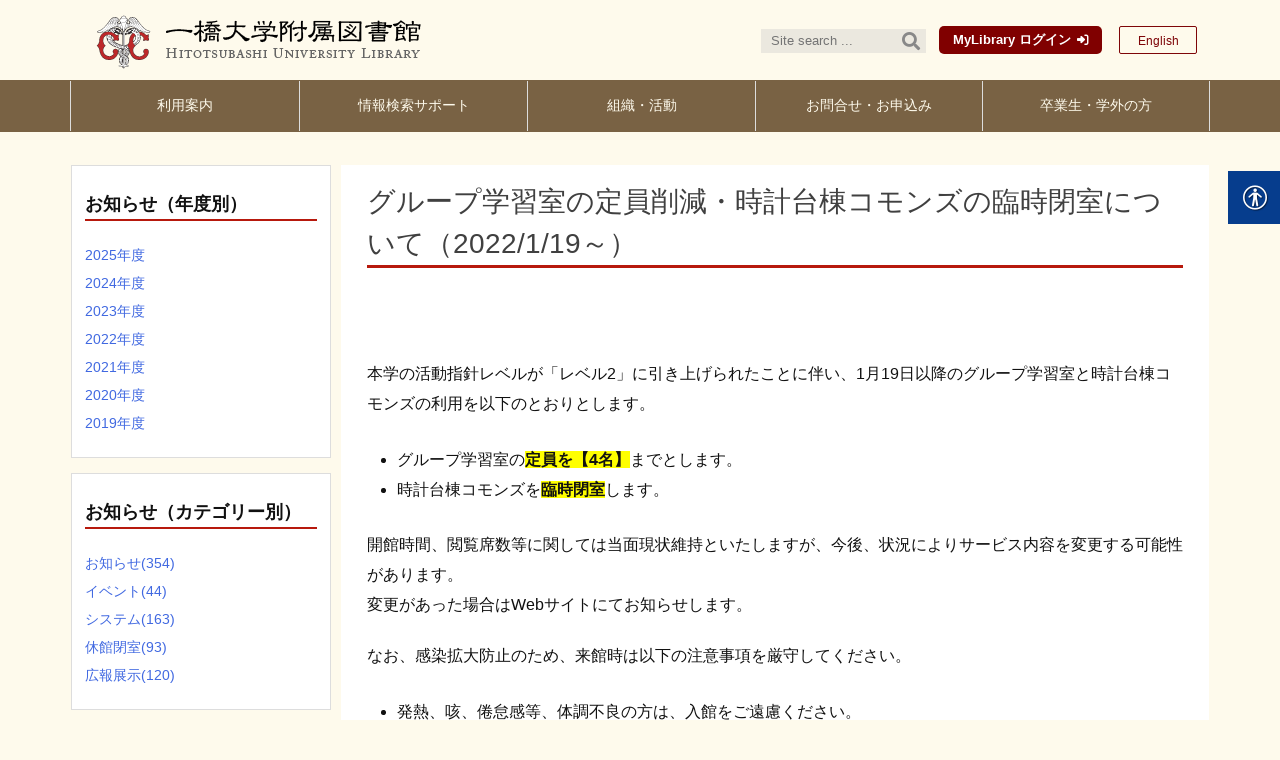

--- FILE ---
content_type: application/javascript
request_url: https://www.lib.hit-u.ac.jp/wp-content/themes/luxech/luxech.js?v=1769301213
body_size: 247
content:
/*
 * フッターに 追加したい Javascript 等を以下に記述してください。
 * ( To add Javascript in the footer, please write down here. )
 */
jQuery(document).ready(function($) {
	//グローバルナビメニューにtabindex要素を追加する
	$('#gnavi').find('ul li a:first-child').attr('tabindex',6);
});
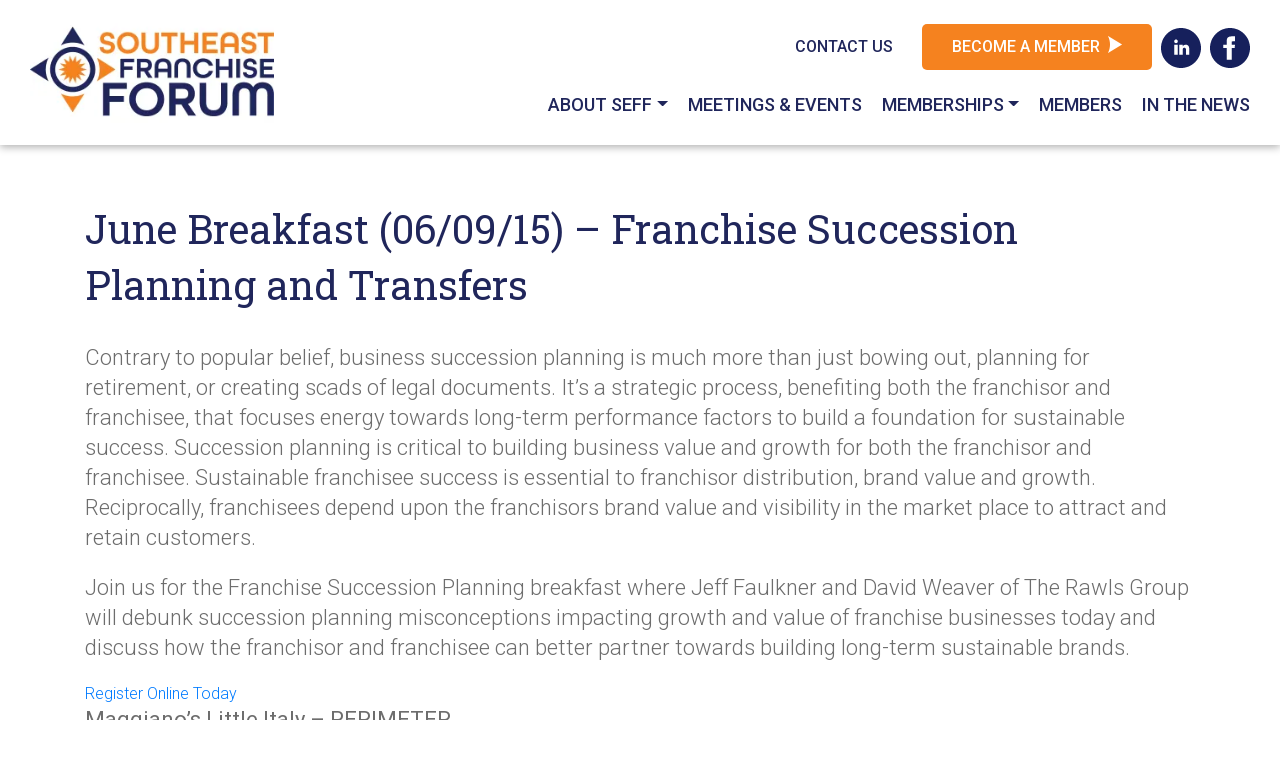

--- FILE ---
content_type: text/plain
request_url: https://www.google-analytics.com/j/collect?v=1&_v=j102&a=149295652&t=pageview&_s=1&dl=https%3A%2F%2Fwww.southeastfranchiseforum.com%2Fjune-breakfast-060915%2F&ul=en-us%40posix&dt=June%20Breakfast%20(06%2F09%2F15)%20-%20Franchise%20Succession%20Planning%20and%20Transfers%20%7C%20Southeast%20Franchise%20Forum&sr=1280x720&vp=1280x720&_u=YEBAAAABAAAAAC~&jid=600938299&gjid=490176108&cid=663570605.1769940317&tid=UA-115080835-1&_gid=1052012426.1769940317&_r=1&_slc=1&gtm=45He61r1n815TLTRGMv78551356za200zd78551356&gcd=13l3l3l3l1l1&dma=0&tag_exp=102015666~103116026~103200004~104527907~104528500~104684208~104684211~115938465~115938469~116185181~116185182~116988316~117041587&z=541396262
body_size: -455
content:
2,cG-ERQ45MWLYM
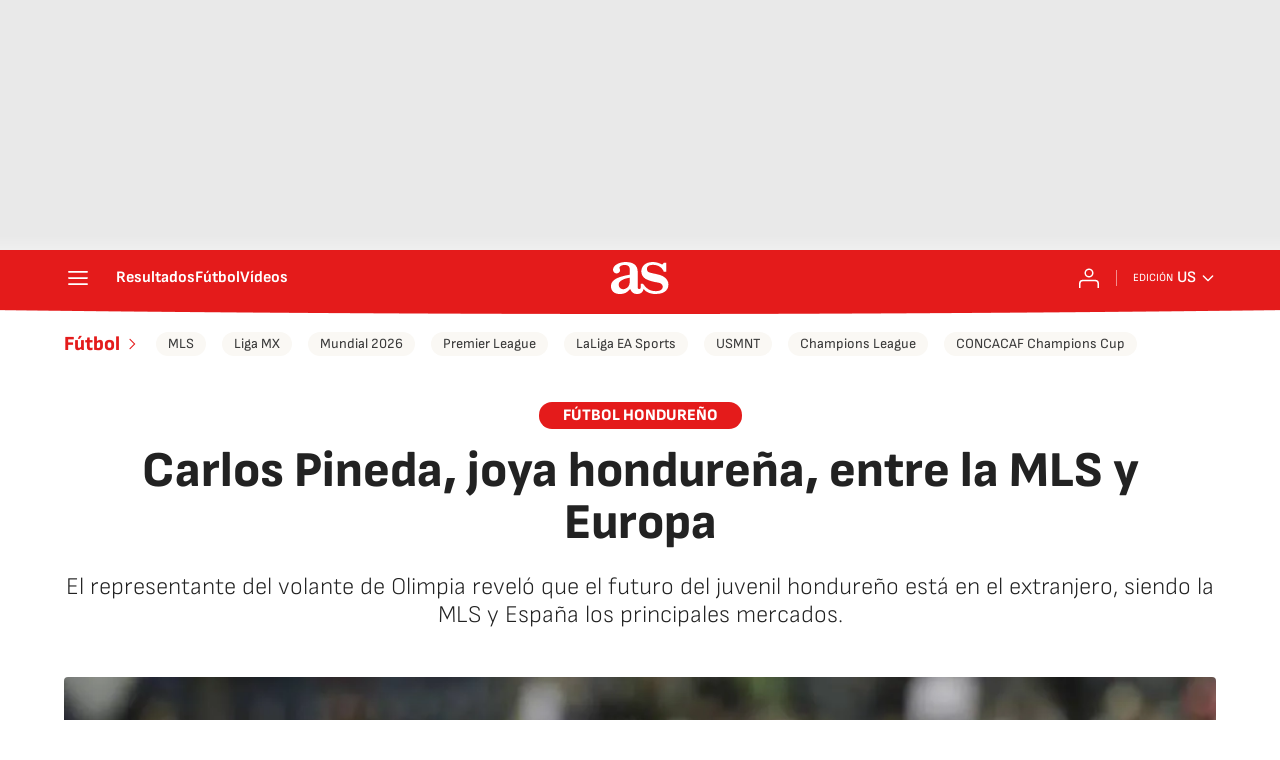

--- FILE ---
content_type: application/x-javascript;charset=utf-8
request_url: https://smetrics.as.com/id?d_visid_ver=5.4.0&d_fieldgroup=A&mcorgid=2387401053DB208C0A490D4C%40AdobeOrg&mid=86152877601888885595522493621407023182&ts=1768730825185
body_size: -37
content:
{"mid":"86152877601888885595522493621407023182"}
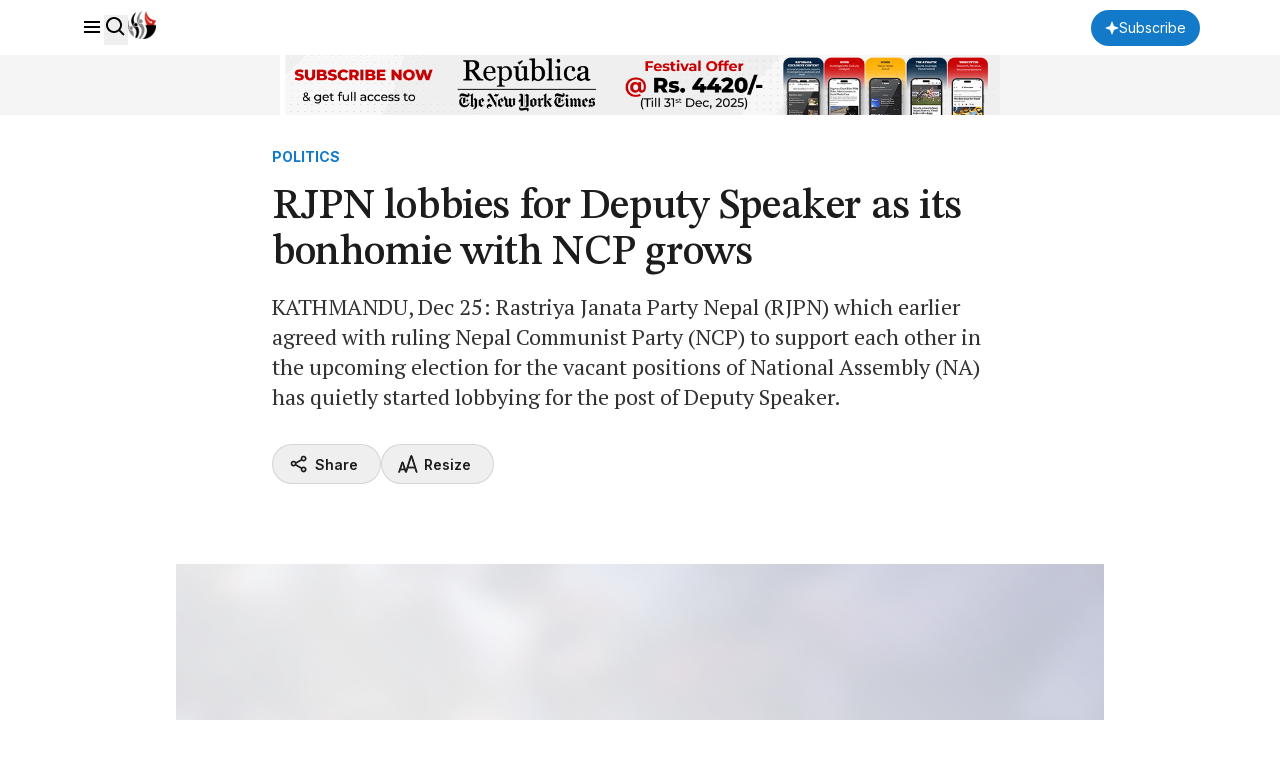

--- FILE ---
content_type: text/html; charset=utf-8
request_url: https://www.google.com/recaptcha/api2/aframe
body_size: 181
content:
<!DOCTYPE HTML><html><head><meta http-equiv="content-type" content="text/html; charset=UTF-8"></head><body><script nonce="q4pcmtcXsQOfGSmWSbu-1g">/** Anti-fraud and anti-abuse applications only. See google.com/recaptcha */ try{var clients={'sodar':'https://pagead2.googlesyndication.com/pagead/sodar?'};window.addEventListener("message",function(a){try{if(a.source===window.parent){var b=JSON.parse(a.data);var c=clients[b['id']];if(c){var d=document.createElement('img');d.src=c+b['params']+'&rc='+(localStorage.getItem("rc::a")?sessionStorage.getItem("rc::b"):"");window.document.body.appendChild(d);sessionStorage.setItem("rc::e",parseInt(sessionStorage.getItem("rc::e")||0)+1);localStorage.setItem("rc::h",'1769471726489');}}}catch(b){}});window.parent.postMessage("_grecaptcha_ready", "*");}catch(b){}</script></body></html>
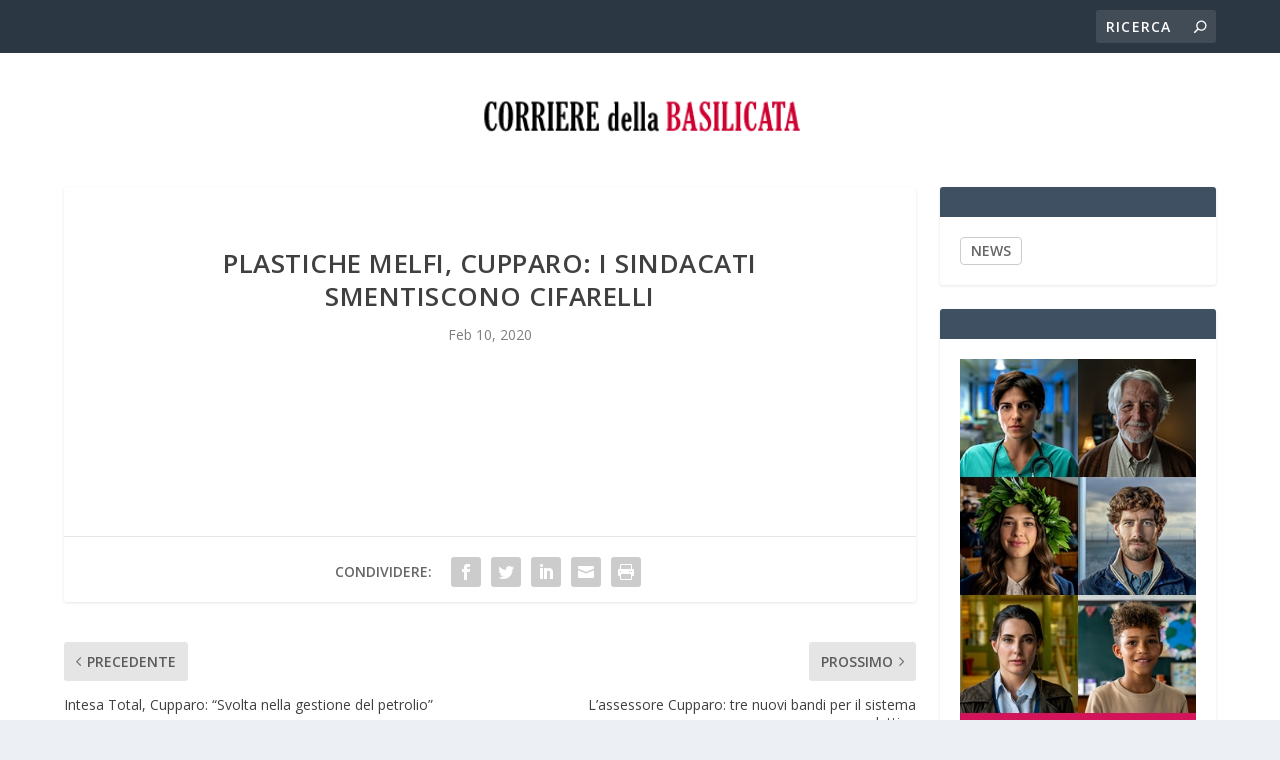

--- FILE ---
content_type: text/css
request_url: https://corrieredellabasilicata.com/wp-content/themes/extra-child/style.css?ver=4.27.4
body_size: 10
content:
/**
 * Theme Name:     Extra Child
 * Author:         Elegant Themes
 * Template:       Extra
 * Text Domain:	   extra-child
 * Description:    Extra
 */


--- FILE ---
content_type: application/javascript; charset=utf-8
request_url: https://cs.iubenda.com/cookie-solution/confs/js/21427200.js
body_size: -242
content:
_iub.csRC = { consApiKey: 'rBUYPV7f5cBHxPlGEWE5HKQDEiMKlyQ0', showBranding: false, publicId: '8e752993-6db6-11ee-8bfc-5ad8d8c564c0', floatingGroup: false };
_iub.csEnabled = true;
_iub.csPurposes = [4,5,1,3];
_iub.cpUpd = 1737714342;
_iub.csT = 0.3;
_iub.googleConsentModeV2 = true;
_iub.totalNumberOfProviders = 1;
——
▸ TASK DETAILS: Every entry above is to be printed again exactly, pictures omitted.

▸ OUTPUT FOR THIS TASK:
--- FILE ---
content_type: application/javascript
request_url: https://www.lib.hit-u.ac.jp/wp-content/themes/luxech/luxech.js?v=1769301213
body_size: 247
content:
/*
 * フッターに 追加したい Javascript 等を以下に記述してください。
 * ( To add Javascript in the footer, please write down here. )
 */
jQuery(document).ready(function($) {
	//グローバルナビメニューにtabindex要素を追加する
	$('#gnavi').find('ul li a:first-child').attr('tabindex',6);
});

--- FILE ---
content_type: text/plain
request_url: https://www.google-analytics.com/j/collect?v=1&_v=j102&a=149295652&t=pageview&_s=1&dl=https%3A%2F%2Fwww.southeastfranchiseforum.com%2Fjune-breakfast-060915%2F&ul=en-us%40posix&dt=June%20Breakfast%20(06%2F09%2F15)%20-%20Franchise%20Succession%20Planning%20and%20Transfers%20%7C%20Southeast%20Franchise%20Forum&sr=1280x720&vp=1280x720&_u=YEBAAAABAAAAAC~&jid=600938299&gjid=490176108&cid=663570605.1769940317&tid=UA-115080835-1&_gid=1052012426.1769940317&_r=1&_slc=1&gtm=45He61r1n815TLTRGMv78551356za200zd78551356&gcd=13l3l3l3l1l1&dma=0&tag_exp=102015666~103116026~103200004~104527907~104528500~104684208~104684211~115938465~115938469~116185181~116185182~116988316~117041587&z=541396262
body_size: -455
content:
2,cG-ERQ45MWLYM

--- FILE ---
content_type: application/x-javascript;charset=utf-8
request_url: https://smetrics.as.com/id?d_visid_ver=5.4.0&d_fieldgroup=A&mcorgid=2387401053DB208C0A490D4C%40AdobeOrg&mid=86152877601888885595522493621407023182&ts=1768730825185
body_size: -37
content:
{"mid":"86152877601888885595522493621407023182"}

--- FILE ---
content_type: text/html; charset=utf-8
request_url: https://www.google.com/recaptcha/api2/aframe
body_size: 181
content:
<!DOCTYPE HTML><html><head><meta http-equiv="content-type" content="text/html; charset=UTF-8"></head><body><script nonce="q4pcmtcXsQOfGSmWSbu-1g">/** Anti-fraud and anti-abuse applications only. See google.com/recaptcha */ try{var clients={'sodar':'https://pagead2.googlesyndication.com/pagead/sodar?'};window.addEventListener("message",function(a){try{if(a.source===window.parent){var b=JSON.parse(a.data);var c=clients[b['id']];if(c){var d=document.createElement('img');d.src=c+b['params']+'&rc='+(localStorage.getItem("rc::a")?sessionStorage.getItem("rc::b"):"");window.document.body.appendChild(d);sessionStorage.setItem("rc::e",parseInt(sessionStorage.getItem("rc::e")||0)+1);localStorage.setItem("rc::h",'1769471726489');}}}catch(b){}});window.parent.postMessage("_grecaptcha_ready", "*");}catch(b){}</script></body></html>

--- FILE ---
content_type: text/css
request_url: https://corrieredellabasilicata.com/wp-content/themes/extra-child/style.css?ver=4.27.4
body_size: 10
content:
/**
 * Theme Name:     Extra Child
 * Author:         Elegant Themes
 * Template:       Extra
 * Text Domain:	   extra-child
 * Description:    Extra
 */


--- FILE ---
content_type: application/javascript; charset=utf-8
request_url: https://cs.iubenda.com/cookie-solution/confs/js/21427200.js
body_size: -242
content:
_iub.csRC = { consApiKey: 'rBUYPV7f5cBHxPlGEWE5HKQDEiMKlyQ0', showBranding: false, publicId: '8e752993-6db6-11ee-8bfc-5ad8d8c564c0', floatingGroup: false };
_iub.csEnabled = true;
_iub.csPurposes = [4,5,1,3];
_iub.cpUpd = 1737714342;
_iub.csT = 0.3;
_iub.googleConsentModeV2 = true;
_iub.totalNumberOfProviders = 1;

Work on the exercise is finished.